Let me know if this is useful here or should be moved to another issue. I don't have a simple repro atm, but I suspect just training (forward, backward, and step) the Sashimi model on arbitrary inputs will run into this sooner or later.

Version info:

Ubuntu 20.04.5 LTS

keopscore==2.1.1
pykeops==2.1.1
torch==1.13.0
nvidia-cublas-cu11==11.10.3.66
nvidia-cuda-nvrtc-cu11==11.7.99
nvidia-cuda-runtime-cu11==11.7.99
nvidia-cudnn-cu11==8.5.0.96
jeanfeydy commented 1 year ago

Hi @sitzikbs , @JCBrouwer ,

Thanks for your reports: I will investigate a bit to narrow it down and keep you updated when I find something. Hopefully, this is just a typo on our side (e.g. I forgot to free a small buffer somewhere in the main CUDA kernel) and not some PyTorch dark magic!

Best regards, Jean

sitzikbs commented 1 year ago

@jeanfeydy Thanks!
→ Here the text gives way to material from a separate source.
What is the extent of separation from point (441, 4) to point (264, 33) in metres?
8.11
I have experimented further and can confirm that the memory leak also happens with much simpler code for finding k nearest neighbors as well:

        X_i = Vi(0, x1.shape[-1])
        X_j = Vj(1, x2.shape[-1])
        D_ij = ((X_i - X_j) ** 2).sum(-1)
        KNN_fun = D_ij.Kmin_argKmin(k, dim=1)
        distances, idxs = KNN_fun(x1.contiguous(), x2.contiguous())

here x1, x2 are 3D arrays of size [b, N, 3] where b is batch size and N is the number of points.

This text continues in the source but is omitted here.